Dans son avis du 18 mars dernier, la CNCDH (Commission Nationale Consultative des Droits de l’Homme) formule une série de recommandations pour lutter contre l’âgisme et garantir une meilleure effectivité des droits pour les personnes âgées. Parmi ses recommandations : «Favoriser une approche individualisée des politiques de vieillissement, respectueuse des différences de parcours et de besoins. »

Le vieillissement de la population impose de s’interroger sur les politiques publiques en faveur des personnes âgées et sur leur impact en matière de droits humains et de lutte contre les discriminations. C’est l’objet de l’avis adopté par la CNCDH jeudi 18 mars, dans la continuité de son avis adopté en 2013 et de différents travaux sur le système de santé et la fin de vie.

1. Évolution positive du cadre juridique

Depuis le début des années 2010, le cadre juridique s’est renforcé en France pour mieux protéger les droits des personnes âgées. Différents textes ont été adoptés ou publiés, en particulier la loi de 2015 relative à l’adaptation de la société au vieillissement et la loi de 2024 portant mesures pour bâtir la société du bien vieillir et de l’autonomie.

Ces textes mettent l’accent sur la prévention de la perte d’autonomie, la lutte contre l’isolement et contre les maltraitances sous toutes leurs formes

Par ailleurs, au niveau international, l’Union européenne et l’ONU ont renforcé leur cadre de protection des droits des personnes vieillissantes, bien qu’aucune convention spécifique ne soit encore adoptée.

2. La persistance de discriminations

Malgré ces avancées, les personnes âgées continuent de subir des discriminations dans l’accès aux soins, au logement, aux services bancaires ou encore à l’emploi. La crise sanitaire de la Covid-19 a exacerbé ces inégalités, mettant en lumière des décisions de triage hospitalier et des restrictions disproportionnées à la liberté d’aller et venir. 

En outre, le manque d’information sur leurs droits empêche de nombreux séniors de faire valoir leurs recours en cas d’injustice.

3. L’âgisme et ses conséquences

L’âgisme reste un frein majeur à l’effectivité des droits des personnes âgées. Il se manifeste par des stéréotypes qui cantonnent les personnes âgées à un rôle de personnes dépendantes ou inactives. L’isolement social, renforcé par la fracture numérique et la diminution des interactions intergénérationnelles, aggrave les situations de vulnérabilité. Cette perception biaisée a des conséquences directes sur l’accès aux droits, la santé mentale et leur participation à la vie citoyenne.

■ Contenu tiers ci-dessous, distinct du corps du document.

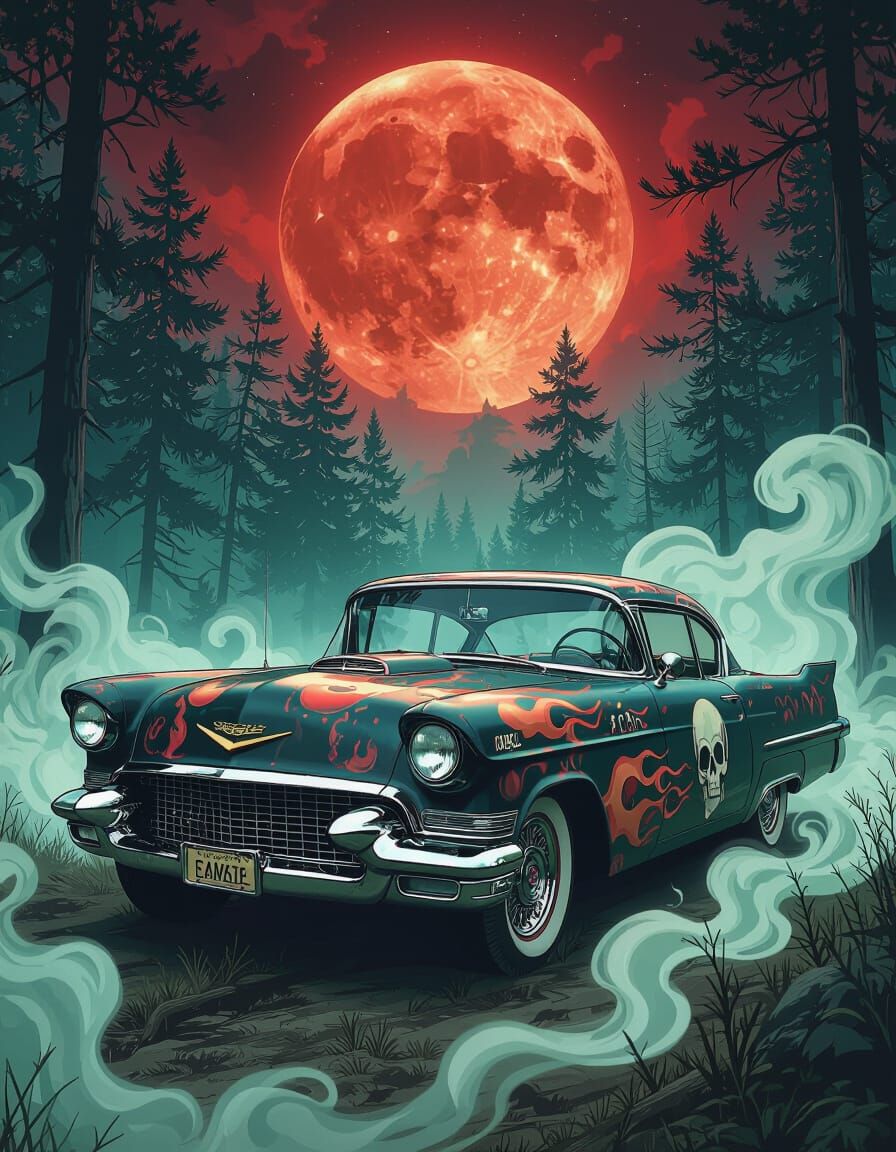 Vintage Cadillac with Skulls in Dystopian Landscape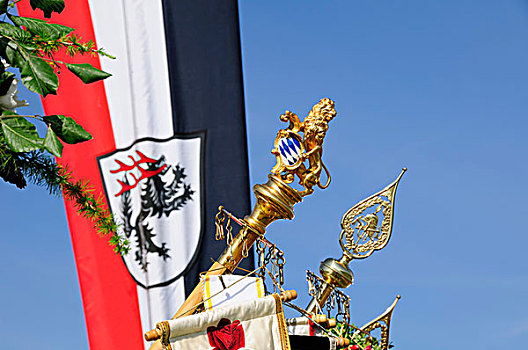 旗帜,特写,巴伐利亚,上巴伐利亚,德国,欧洲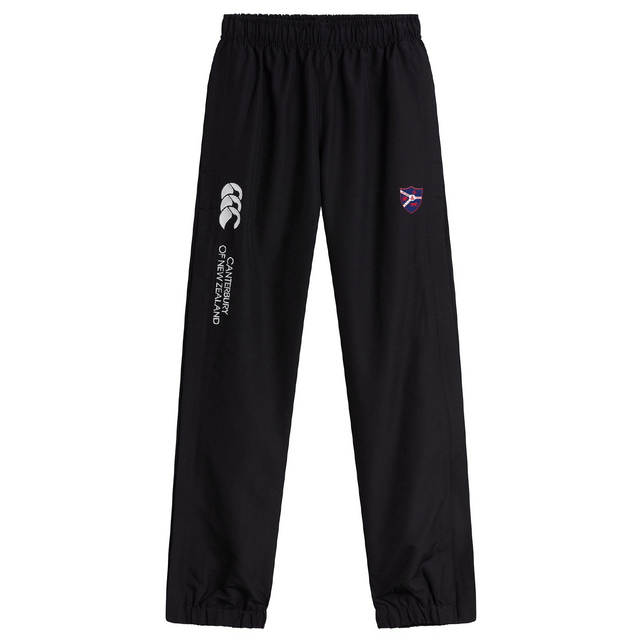 The Fort Wayne Rugby Cuffed Hem Stadium Pant by EMB Canterbury is ideal for rugby enthusiasts, featuring a stylish black design with cuffed hems, logo, and crest on the upper legs for comfort and flair.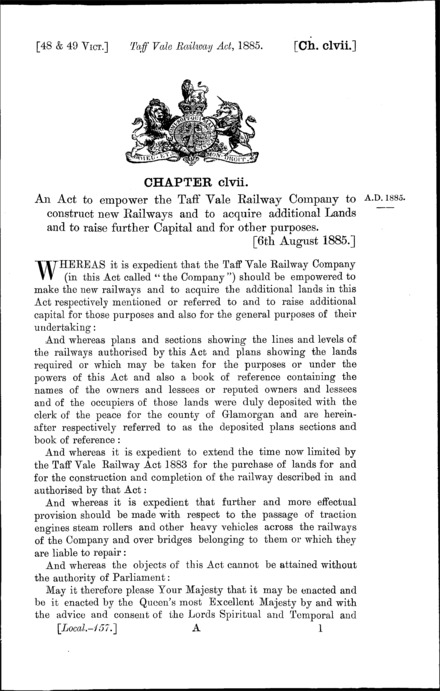 Taff Vale Railway Act 1885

4. Le fait de considérer une seule catégorie de personnes âgées et ses conséquences

La CNCDH souligne le danger de considérer les personnes âgées comme un groupe homogène. Le manque de prise en compte de la diversité des parcours de vie et des capacités individuelles conduit à des politiques publiques inadaptées. 

L’administration tend à homogénéiser les besoins et attentes des personnes âgées, sans distinction selon leur degré d’autonomie, leur situation sociale ou leur cadre de vie.

5. Les recommandations de la CNCDH

Face à ces constats, la CNCDH formule plusieurs recommandations :

  • Mieux informer les personnes âgées sur leurs droits et les recours possibles.
  • Renforcer la lutte contre l’âgisme par des campagnes de sensibilisation et des actions de formation.
  • Améliorer l’implication des personnes âgées dans l’élaboration des politiques publiques qui les concernent.
  • Assurer un suivi renforcé des structures d’accueil pour prévenir les maltraitances.
  • Favoriser une approche individualisée des politiques de vieillissement, respectueuse des différences de parcours et de besoins.

Extraits du rapport de la CNCDH. Chapitre 3.5. (p 38 et suivantes) :

La perception que les personnes âgées constituent un groupe homogène nuit à l’effectivité des droits

79. Plusieurs représentations sont à l’œuvre et contribuent à considérer les personnes âgées comme un groupe homogène, consumériste et privilégié. Cette perception est entretenue par les discours médiatiques et politiques et les publicités relatives à l’économie des séniors.

80. Cette vision simpliste ne tient pas compte de la diversité des situations, des ressources financières, des besoins et des expériences au sein de la population âgée, de l’impact des maladies, du cadre de vie, de l’épuisement professionnel, etc. (…)

81. Les politiques publiques, notamment celles relatives à la santé, à la protection sociale et au logement, ne sont pas encore pleinement adaptées à une population vieillissante hétérogène. (…)

91. La CNCDH recommande plus largement d’encourager les recherches sur la diversité des modes de vie liés au processus de vieillissement, au-delà des problématiques sanitaires, afin d’élaborer des politiques publiques plus fines, différenciées et plus inclusives en étant susceptibles de mieux prendre en considération les besoins évolutifs selon les âges.